If I asked a bunch of people to close their eyes and picture “leadership”, everyone would have a different image in mind. Perhaps you’re envisioning the coach of your favourite sports team, the president of a country or the head of a successful company.
When I think about leadership, I picture a chef.
For me, one of the fundamentals of business leadership is serving. Serving the people you’re leading. And serving your customers. If you’re making bad food, the people you’re serving will notice. And your team will notice too. If you make delicious food, you’ll inspire your team to do the same.
I really do believe that when you serve people, you’ll always be blessed with success.

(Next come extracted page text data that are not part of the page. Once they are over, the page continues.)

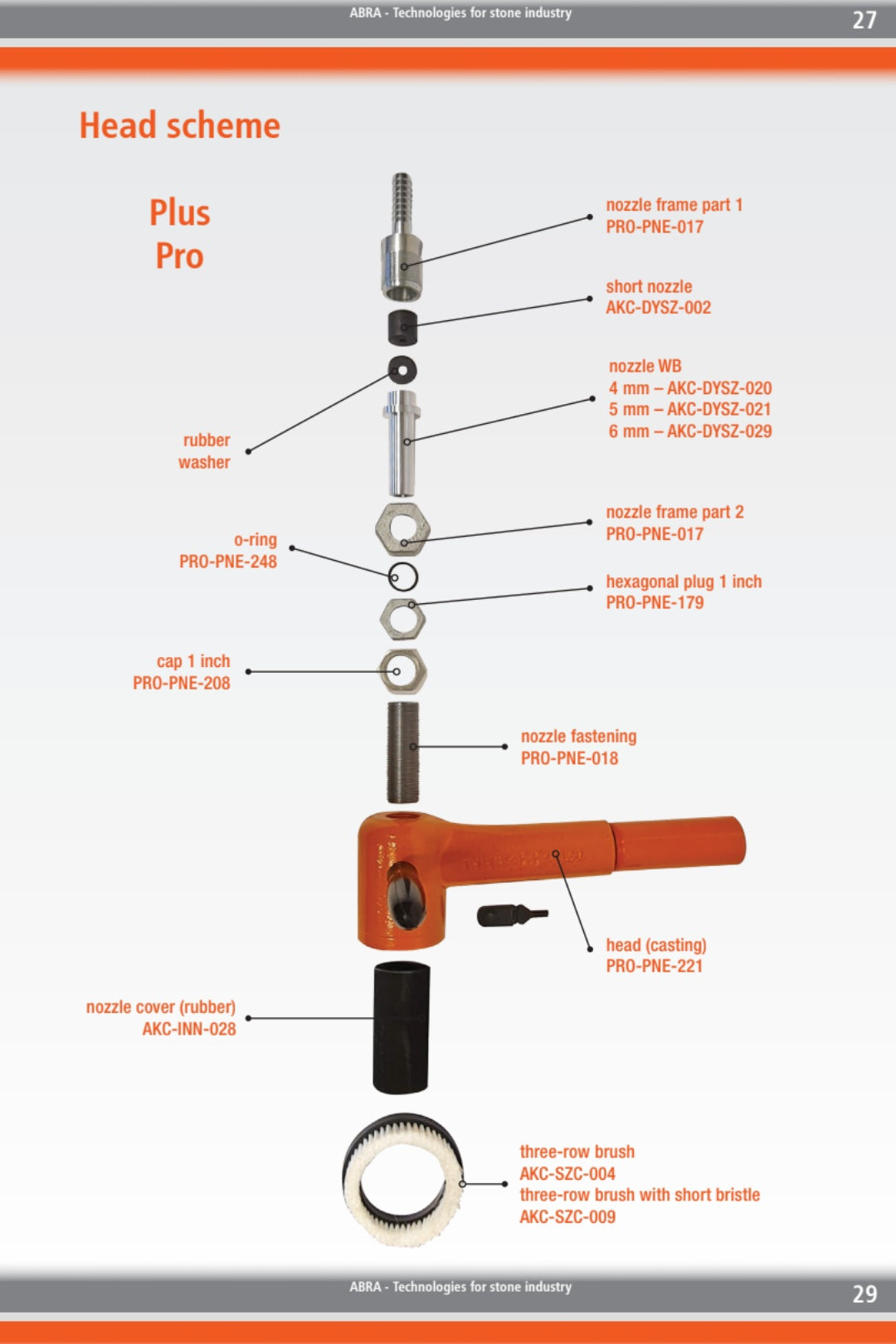 ABRA - Technologies for stone industry

27

Head scheme

Plus
Pro

nozzle frame part 1
PRO-PNE-017

short nozzle
AKC-DYSZ-002

nozzle WB
4 mm – AKC-DYSZ-020
5 mm – AKC-DYSZ-021
6 mm – AKC-DYSZ-029

rubber
washer

nozzle frame part 2
PRO-PNE-017

o-ring
PRO-PNE-248

hexagonal plug 1 inch
PRO-PNE-179

cap 1 inch
PRO-PNE-208

nozzle fastening
PRO-PNE-018

head (casting)
PRO-PNE-221

nozzle cover (rubber)
AKC-INN-028

three-row brush
AKC-SZC-004
three-row brush with short bristle
AKC-SZC-009

ABRA - Technologies for stone industry

29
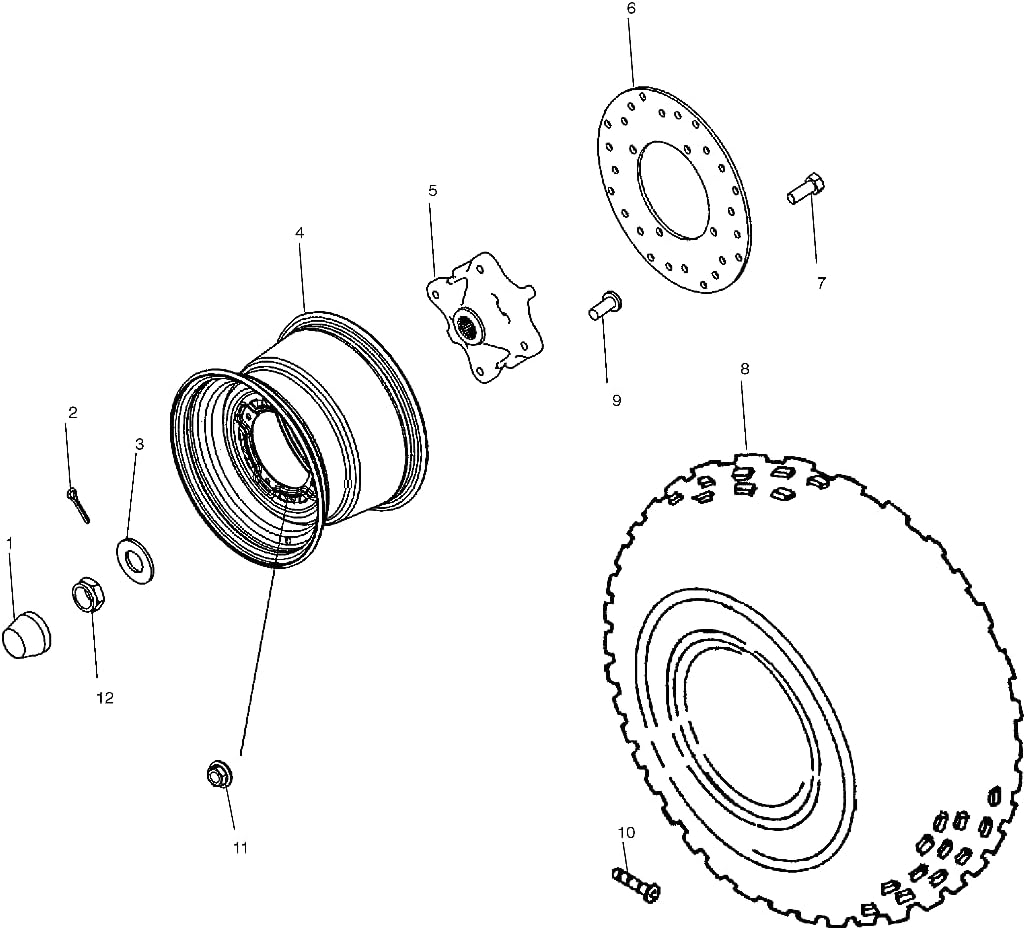 6
5
4
7
9
8
2
3
1
12
11
10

In my opinion, we have a lack of good leaders, globally. People are given leadership positions not because they’re proficient leaders but because they’re the next in line for the job. And who wouldn’t say yes when offered the chance to earn more money?
But we often underestimate how integral good business leadership is to success.
Good leaders make good businesses
There are various types of leaders. Some leaders use their position to force those working under them to do exactly what they say. This approach may work in some situations but it’ll fall flat in a high performance business.
High performance business leaders are results-driven and constantly work to nurture and develop future leaders and the right leaders makes a business win or lose.
A good leader starts out by improving him or herself first. If you know who you are and you’re inspired by your job, then you can inspire others. This entails identifying where you’re succeeding personally and where you could put in some extra work.
Acknowledging your strengths and weaknesses
Being a successful leader is about knowing your abilities and shortcomings. I believe that good leaders spend most of their time using their strengths to do their jobs better and the majority of the remainder of their time learning and developing these skills. With this approach, only a minimal amount of effort is focused on improving their weaknesses.
But understanding your own strengths and weaknesses is only part of the process; you also need to understand the strengths and weaknesses of the people on your team. When you understand people better, it’s easier to develop them into real leaders.
Growing from within
Some businesses bring new leaders in from outside but I think you should develop the skills and talent of people already working in the business.
Building people up from the inside is also a great way to keep everything in the kitchen running smoothly at all times. This is particularly true when you’re looking to grow your business because this is when your daily operations need to be as stable as possible.
It all comes down to coaching, mentoring and giving employees practical examples of how good leaders operate. If you have a recipe, but if you’ve never actually baked a cake, you’ll never know how good or bad it tastes.
When it comes to high performance leadership, here are my top tips:
Make time to get to know your people: Understand who they are, what their dreams and goals are. Have conversations with employees about their purpose and what they aspire to do.
Identify talent: Find something that interests each member of your team. This needn’t have to be something work-related. If someone overcomes a challenge in their personal life, they’ll be more motivated and confident in their jobs too. A well-balanced employee is a happy employee.
Make tough decisions: Sometimes, a person just doesn’t fit. There’s no point delaying the inevitable. It’s better for a person who isn’t the right match to move on to another opportunity, rather than hanging around and working towards something they don’t believe in.
Talk about leadership: Part of your daily routine should be talking to your staff about business leadership. Finding out how you can challenge them, what they’d like to improve, what lessons they’ve learned and want to share with others. These discussions inspire people to be better.
Leadership is a choice. It isn’t a position. It’s about wanting to participate in the creation of something great. But leadership is only really tested when times get tough. Will a chef ever truly realise what they’re capable of if they never work in a kitchen and serve people their food? Probably not.